Consent might seem a little bit weird in the context of a single-player game, but Spooky-Nine is pretty careful to avoid pushing the player towards stuff. It also kinda checks in with the player, in case the player forgets to do this themself.

Spooky-Nine's PDF is 13 pages, with a clean, readable layout. It's currently a little bare-bones, but the game is in itch-funding in order to add art. The writing throughout is solid, and the mechanics are explained clearly.

And there *are* mechanics. This isn't a crunchy, mechanically-heavy game, but you do build a motel floorplan out of cards.

To play, you travel that floorplan by flipping those cards one at a time, Carta-style.

Each card triggers an encounter, as well as a Reflection that you journal. These Reflections can be short, but the game's intent seems to be that you lean into the steam and write a bit. If you play that way, Spooky-Nine might take a month and give you a short story collection. If instead you speedrun it, you can be done in an hour and change.

Almost every encounter is with a different monster, but you can bring back previous monsters simply by writing them back into the story. If you like one particular monster a lot, simply encounter them a bunch.

Spooky-Nine is nonspecific with gender, and it gives you a prompt but otherwise leaves you to determine the details and circumstances of each monster you encounter. For example, you hear scratching at the door when you stop outside the shapeshifter's room, but the shapeshifter's species, traits, history, etc, are mostly up to you.

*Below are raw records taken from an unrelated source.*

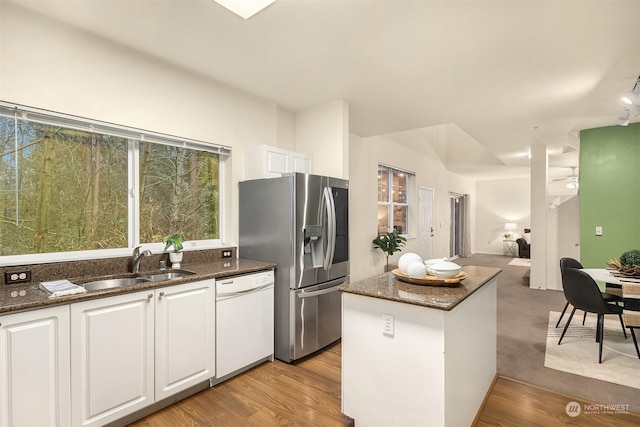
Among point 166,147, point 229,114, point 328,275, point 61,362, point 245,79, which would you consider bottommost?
point 61,362

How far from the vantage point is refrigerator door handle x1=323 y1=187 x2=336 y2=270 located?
124 inches

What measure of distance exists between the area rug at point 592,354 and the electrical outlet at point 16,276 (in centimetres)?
415

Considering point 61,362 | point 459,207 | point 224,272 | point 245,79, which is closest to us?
point 61,362

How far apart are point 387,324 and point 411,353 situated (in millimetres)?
192

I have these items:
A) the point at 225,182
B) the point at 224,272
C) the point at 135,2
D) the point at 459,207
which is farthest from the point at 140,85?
the point at 459,207

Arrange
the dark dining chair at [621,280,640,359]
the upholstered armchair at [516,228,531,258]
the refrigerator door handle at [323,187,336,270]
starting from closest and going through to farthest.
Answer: the dark dining chair at [621,280,640,359], the refrigerator door handle at [323,187,336,270], the upholstered armchair at [516,228,531,258]

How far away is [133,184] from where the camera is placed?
107 inches

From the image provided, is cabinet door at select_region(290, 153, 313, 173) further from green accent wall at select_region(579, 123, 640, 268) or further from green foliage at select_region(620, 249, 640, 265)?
green accent wall at select_region(579, 123, 640, 268)

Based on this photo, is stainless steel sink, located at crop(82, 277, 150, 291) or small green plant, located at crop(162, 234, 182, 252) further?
small green plant, located at crop(162, 234, 182, 252)

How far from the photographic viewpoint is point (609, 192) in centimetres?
461

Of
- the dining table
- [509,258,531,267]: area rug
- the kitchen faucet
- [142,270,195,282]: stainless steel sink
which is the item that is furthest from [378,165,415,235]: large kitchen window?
[509,258,531,267]: area rug

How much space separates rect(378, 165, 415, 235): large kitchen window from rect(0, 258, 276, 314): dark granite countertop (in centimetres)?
359

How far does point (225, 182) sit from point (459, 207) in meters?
9.49

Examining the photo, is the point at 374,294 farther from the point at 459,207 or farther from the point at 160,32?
the point at 459,207
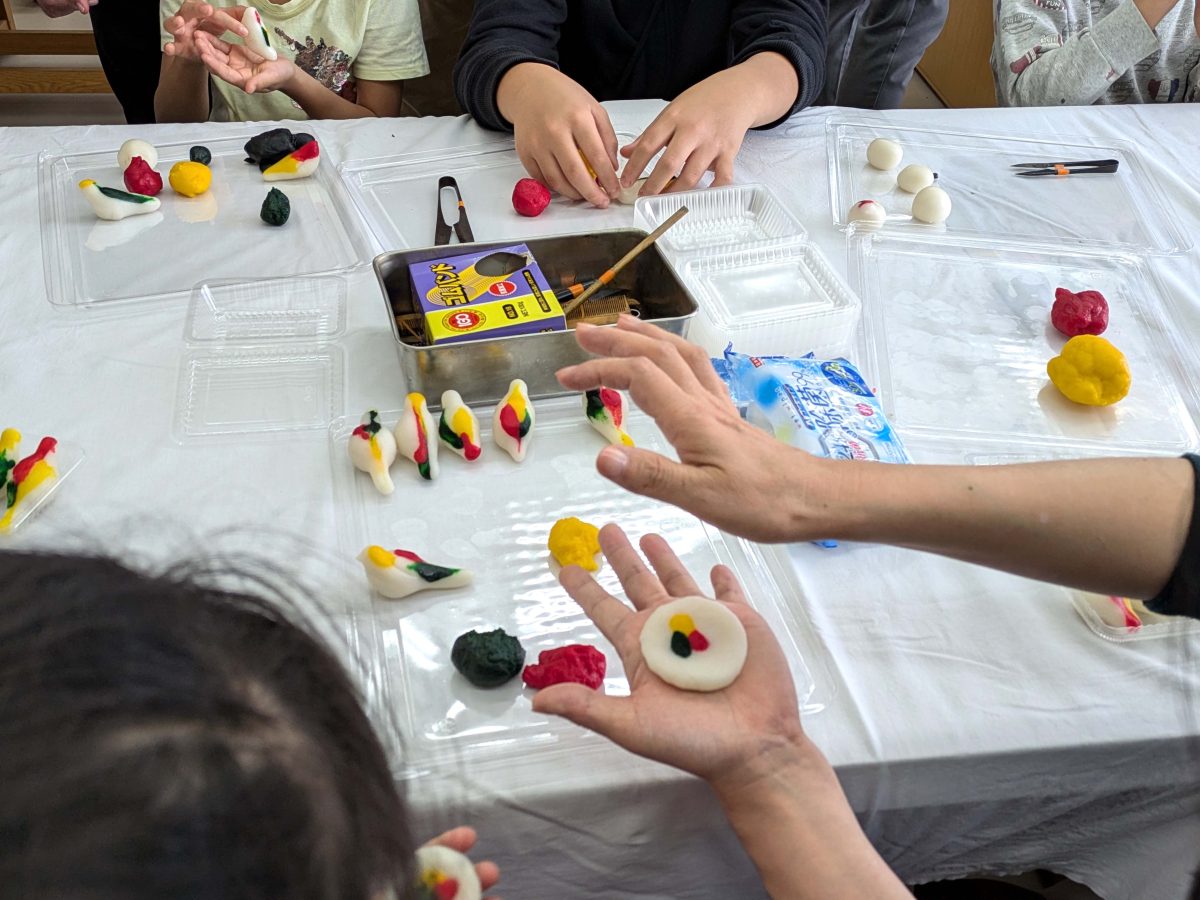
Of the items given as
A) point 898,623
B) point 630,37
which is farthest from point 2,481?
point 630,37

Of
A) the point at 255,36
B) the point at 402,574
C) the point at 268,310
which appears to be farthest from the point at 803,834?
the point at 255,36

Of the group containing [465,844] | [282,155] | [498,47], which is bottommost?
[465,844]

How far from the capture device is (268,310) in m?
0.93

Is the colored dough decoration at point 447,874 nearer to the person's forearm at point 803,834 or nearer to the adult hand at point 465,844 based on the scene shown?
the adult hand at point 465,844

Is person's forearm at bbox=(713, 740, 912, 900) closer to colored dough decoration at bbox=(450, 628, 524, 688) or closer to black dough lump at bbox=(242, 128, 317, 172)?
colored dough decoration at bbox=(450, 628, 524, 688)

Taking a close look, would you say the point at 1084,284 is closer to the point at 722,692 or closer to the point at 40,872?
the point at 722,692

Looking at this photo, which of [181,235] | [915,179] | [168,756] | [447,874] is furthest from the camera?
[915,179]

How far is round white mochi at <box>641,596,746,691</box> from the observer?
0.59 metres

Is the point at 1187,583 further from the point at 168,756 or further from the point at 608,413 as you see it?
the point at 168,756

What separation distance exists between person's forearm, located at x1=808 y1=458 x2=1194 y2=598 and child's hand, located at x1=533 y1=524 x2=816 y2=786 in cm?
10

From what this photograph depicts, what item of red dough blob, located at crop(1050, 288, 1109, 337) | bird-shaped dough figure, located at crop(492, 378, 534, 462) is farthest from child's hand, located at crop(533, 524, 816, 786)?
red dough blob, located at crop(1050, 288, 1109, 337)

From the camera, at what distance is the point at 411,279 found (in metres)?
0.86

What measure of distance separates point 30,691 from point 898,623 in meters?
0.53

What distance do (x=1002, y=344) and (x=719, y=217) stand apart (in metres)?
0.33
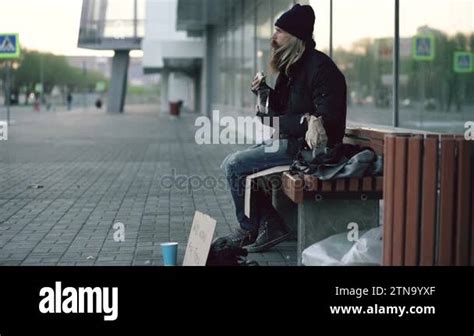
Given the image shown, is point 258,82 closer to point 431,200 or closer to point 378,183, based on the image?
point 378,183

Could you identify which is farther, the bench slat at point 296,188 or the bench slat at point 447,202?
the bench slat at point 296,188

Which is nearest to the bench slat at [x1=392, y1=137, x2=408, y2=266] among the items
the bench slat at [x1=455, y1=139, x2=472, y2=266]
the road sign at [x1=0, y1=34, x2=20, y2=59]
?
the bench slat at [x1=455, y1=139, x2=472, y2=266]

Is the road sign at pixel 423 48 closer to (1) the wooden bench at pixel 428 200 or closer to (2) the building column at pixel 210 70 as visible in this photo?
(1) the wooden bench at pixel 428 200

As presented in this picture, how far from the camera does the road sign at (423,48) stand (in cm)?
947

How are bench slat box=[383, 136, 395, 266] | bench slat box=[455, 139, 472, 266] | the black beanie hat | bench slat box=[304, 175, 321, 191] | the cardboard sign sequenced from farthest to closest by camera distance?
the black beanie hat → bench slat box=[304, 175, 321, 191] → the cardboard sign → bench slat box=[383, 136, 395, 266] → bench slat box=[455, 139, 472, 266]

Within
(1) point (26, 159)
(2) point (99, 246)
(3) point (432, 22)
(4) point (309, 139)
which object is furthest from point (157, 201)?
(1) point (26, 159)

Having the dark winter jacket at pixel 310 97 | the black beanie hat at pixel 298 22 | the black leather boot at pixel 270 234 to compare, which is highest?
the black beanie hat at pixel 298 22

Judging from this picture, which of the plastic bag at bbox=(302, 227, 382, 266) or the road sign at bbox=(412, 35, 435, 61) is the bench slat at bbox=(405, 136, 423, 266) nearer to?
the plastic bag at bbox=(302, 227, 382, 266)

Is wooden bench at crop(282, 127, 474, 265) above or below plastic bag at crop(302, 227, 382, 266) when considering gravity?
above

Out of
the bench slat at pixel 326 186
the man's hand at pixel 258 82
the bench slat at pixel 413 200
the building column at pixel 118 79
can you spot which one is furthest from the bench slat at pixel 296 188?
the building column at pixel 118 79

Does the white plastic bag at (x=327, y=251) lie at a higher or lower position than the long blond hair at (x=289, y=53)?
lower

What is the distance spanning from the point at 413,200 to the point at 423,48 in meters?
5.66

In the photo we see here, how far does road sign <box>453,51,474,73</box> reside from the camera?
8562mm
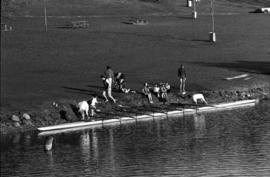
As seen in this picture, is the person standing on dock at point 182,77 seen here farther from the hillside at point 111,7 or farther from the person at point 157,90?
the hillside at point 111,7

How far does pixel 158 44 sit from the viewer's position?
367 ft

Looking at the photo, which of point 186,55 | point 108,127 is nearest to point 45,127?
point 108,127

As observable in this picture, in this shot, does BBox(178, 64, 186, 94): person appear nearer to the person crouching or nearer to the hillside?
the person crouching

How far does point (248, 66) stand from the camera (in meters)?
94.2

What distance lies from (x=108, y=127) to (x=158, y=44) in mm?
44874

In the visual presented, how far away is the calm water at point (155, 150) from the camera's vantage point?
2106 inches

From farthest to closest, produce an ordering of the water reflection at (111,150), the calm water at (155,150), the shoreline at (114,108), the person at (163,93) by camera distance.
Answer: the person at (163,93), the shoreline at (114,108), the water reflection at (111,150), the calm water at (155,150)

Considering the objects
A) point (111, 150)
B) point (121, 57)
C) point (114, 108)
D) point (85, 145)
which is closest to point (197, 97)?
point (114, 108)

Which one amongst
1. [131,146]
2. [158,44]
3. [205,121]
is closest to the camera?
[131,146]

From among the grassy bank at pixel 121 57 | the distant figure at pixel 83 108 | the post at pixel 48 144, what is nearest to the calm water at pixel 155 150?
the post at pixel 48 144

I say mostly, because the game does use a "sexy dice" set to determine which parts of each monster you describe in detail. Again, this is optional and you can change it, but it's also one of the few circumstances in tabletop where a game will ask you to describe mothman's thighs.

Overall, if you like journaling games and attractive monsters, Spooky-Nine is very likely your thing and you should get it. If you're sold on the first but not the second, you *can* play this very PG, but it might not be exactly what you're looking for. And if you're looking for mechanical difficulty or combat, theoretically there's nothing stopping you from fighting every monster, but the game really isn't designed with that expectation in mind.

What is is, however, is a fresh concept done really well, and an important niche in the rpg ecosystem.


Minor Issues:

-Searching itchio for this title *does not* produce it in the search results. Itchio search really doesn't like to check for whole phrases, so it just goes wild pulling up hundreds of other games with 'spooky' or 'motel' instead. Adding some other word to the title might help.